View the following images in all their giant glory here.


To start with, here is the graph for English. English appears the most “neutral” of any of the five languages, and that makes sense considering it is the biggest of the Wikipedias and is used all over the globe. I say “neutral” because it contains clusters for each of the countries where we started and is fairly circularly shaped, indicating interconnections even across communities.

The giant Eurovision Song Contest community is a first indication that “Wikipedia” important many not reflect actual cultural importance. The way the Eurovision Song Contest pages are written on Wikipedia leads to a lot of interlinking between them, which may overemphasize their importance. Not to discount the important cultural institution that is the Eurovision Song Contest…


Next, looking at Turkish, we see some differences. First, Turkey itself is more prominently in the center. This would make sense considering Turkish is not spoken widely outside of Turkey as opposed to English. We also see that Japan and China both just get lumped into a general Asia community. Neither New York nor the United States has any prominence. But the all important Eurovision community remains.


Turning to Russian, like Turkey in the Turkish network, here we see Russia prominently featured in the center. The most interesting feature here is the community in the top-left for New York. This happened because there are a large number of Wikipedia articles for tiny towns in New York that have only one edit and I can only assume were machine translated. Yet another way that Wikipedia won’t reflect reality.


The Japanese network is very similar in structure to the Russian one, including the odd New York State community. Interestingly, America (アメリカ合衆国) is about as central as Japan (日本).

Finally, looking at Chinese we see the most distinct of the five networks.


Instead of being round(ish) it’s elongated, indicating that there is not much interconnectivity between the two ends. In addition to a China community, we also see Shanghai getting it’s own distinct communities. And besides Russia, the rest of the world gets lumped into a single community.

What conclusions can we reasonably draw from this?
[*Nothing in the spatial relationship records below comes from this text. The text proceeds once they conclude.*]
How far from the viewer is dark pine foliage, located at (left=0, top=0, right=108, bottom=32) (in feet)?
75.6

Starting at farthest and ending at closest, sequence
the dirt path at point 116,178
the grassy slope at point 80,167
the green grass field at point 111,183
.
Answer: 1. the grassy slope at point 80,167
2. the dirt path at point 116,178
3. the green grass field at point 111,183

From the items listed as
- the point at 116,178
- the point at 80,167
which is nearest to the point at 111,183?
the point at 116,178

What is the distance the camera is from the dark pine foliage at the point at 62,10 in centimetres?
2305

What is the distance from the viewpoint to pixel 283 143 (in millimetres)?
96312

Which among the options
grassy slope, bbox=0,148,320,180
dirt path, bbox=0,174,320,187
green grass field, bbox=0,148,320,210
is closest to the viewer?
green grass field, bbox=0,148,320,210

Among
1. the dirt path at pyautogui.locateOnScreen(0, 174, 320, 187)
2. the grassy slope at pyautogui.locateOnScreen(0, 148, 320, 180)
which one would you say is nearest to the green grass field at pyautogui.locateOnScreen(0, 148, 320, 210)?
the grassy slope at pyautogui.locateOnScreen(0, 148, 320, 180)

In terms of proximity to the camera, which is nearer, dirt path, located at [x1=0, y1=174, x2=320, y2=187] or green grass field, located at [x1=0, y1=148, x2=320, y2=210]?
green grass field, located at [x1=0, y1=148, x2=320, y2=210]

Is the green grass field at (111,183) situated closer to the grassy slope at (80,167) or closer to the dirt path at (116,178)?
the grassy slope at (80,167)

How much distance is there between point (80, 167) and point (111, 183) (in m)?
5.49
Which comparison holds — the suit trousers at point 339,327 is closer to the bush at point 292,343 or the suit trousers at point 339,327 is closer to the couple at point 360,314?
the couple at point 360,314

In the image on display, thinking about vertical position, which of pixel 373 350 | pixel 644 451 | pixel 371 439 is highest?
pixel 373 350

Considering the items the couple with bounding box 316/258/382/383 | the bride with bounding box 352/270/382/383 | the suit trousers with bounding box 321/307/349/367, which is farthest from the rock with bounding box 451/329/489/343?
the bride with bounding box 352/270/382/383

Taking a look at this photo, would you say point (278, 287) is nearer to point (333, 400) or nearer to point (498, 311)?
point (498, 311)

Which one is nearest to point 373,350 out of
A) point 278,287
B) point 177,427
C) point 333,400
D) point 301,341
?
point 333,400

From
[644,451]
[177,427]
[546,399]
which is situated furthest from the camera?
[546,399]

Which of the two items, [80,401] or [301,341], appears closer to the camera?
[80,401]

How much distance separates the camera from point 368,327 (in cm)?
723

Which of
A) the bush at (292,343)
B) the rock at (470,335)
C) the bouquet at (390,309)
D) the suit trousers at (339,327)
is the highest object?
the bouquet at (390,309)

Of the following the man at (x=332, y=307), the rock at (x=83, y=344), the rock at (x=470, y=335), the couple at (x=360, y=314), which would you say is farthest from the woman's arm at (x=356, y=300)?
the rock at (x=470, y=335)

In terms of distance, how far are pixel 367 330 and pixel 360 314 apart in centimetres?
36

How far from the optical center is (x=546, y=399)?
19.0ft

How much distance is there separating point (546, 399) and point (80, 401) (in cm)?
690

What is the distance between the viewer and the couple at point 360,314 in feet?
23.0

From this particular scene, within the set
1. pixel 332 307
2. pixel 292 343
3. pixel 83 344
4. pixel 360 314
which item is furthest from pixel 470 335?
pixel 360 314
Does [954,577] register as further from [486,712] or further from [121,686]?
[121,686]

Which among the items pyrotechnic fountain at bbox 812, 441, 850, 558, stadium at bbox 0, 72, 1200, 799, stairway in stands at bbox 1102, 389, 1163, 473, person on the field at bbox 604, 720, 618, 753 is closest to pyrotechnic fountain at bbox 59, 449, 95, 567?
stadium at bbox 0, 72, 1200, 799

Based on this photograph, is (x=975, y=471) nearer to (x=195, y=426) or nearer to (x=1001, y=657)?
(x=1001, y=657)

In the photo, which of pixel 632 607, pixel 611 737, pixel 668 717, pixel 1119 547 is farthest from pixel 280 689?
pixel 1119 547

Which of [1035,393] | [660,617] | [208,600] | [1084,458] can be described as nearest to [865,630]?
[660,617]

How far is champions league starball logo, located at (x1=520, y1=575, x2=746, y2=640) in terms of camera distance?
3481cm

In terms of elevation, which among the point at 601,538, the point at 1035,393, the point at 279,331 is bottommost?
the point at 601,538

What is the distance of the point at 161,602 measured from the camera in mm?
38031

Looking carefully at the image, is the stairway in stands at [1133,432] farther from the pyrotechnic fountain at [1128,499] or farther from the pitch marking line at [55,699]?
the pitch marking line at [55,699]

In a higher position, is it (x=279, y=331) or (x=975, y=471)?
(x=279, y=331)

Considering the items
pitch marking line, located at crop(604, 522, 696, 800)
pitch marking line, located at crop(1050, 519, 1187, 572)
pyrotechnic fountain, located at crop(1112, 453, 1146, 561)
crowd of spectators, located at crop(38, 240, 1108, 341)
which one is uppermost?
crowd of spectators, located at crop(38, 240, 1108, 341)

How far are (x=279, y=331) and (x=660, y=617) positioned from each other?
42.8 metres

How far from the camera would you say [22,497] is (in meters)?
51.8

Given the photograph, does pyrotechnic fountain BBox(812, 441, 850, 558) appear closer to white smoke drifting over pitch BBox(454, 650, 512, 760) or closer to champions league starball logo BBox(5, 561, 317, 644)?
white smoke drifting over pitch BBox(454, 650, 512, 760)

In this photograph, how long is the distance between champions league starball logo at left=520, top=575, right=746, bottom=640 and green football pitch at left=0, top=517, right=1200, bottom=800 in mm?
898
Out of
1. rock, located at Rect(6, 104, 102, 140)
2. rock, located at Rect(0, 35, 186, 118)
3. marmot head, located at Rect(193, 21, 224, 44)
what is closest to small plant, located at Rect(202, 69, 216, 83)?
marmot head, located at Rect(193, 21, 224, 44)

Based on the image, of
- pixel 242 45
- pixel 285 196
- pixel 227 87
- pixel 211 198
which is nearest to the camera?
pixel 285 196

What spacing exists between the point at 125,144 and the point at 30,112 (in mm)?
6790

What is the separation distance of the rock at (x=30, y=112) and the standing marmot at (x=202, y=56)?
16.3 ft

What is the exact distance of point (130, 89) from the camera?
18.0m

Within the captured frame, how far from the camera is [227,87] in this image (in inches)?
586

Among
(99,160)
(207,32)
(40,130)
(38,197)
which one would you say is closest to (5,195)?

Does Japan have a greater fascination with America than with Turkey? Well, yes, probably. Are English speakers obsessed with Geographic Coordinate Systems? No, Wikipedia articles for places just usually include the latitude and longitude. Are Chinese speakers more culturally insular? Possibly, considering the Chinese government tries its hardest to make them so.

But it’s important to remember that the people (or machines) who write Wikipedia articles do not represent every speaker of their language. And, the structure and conventions of Wikipedia itself will emphasize some topics over others.

If nothing else, at least we got some pretty pictures.

Work done by Jeremy Neiman and Avigail Vantu as part of the masters program at New York University’s Center for Urban Science and Progress.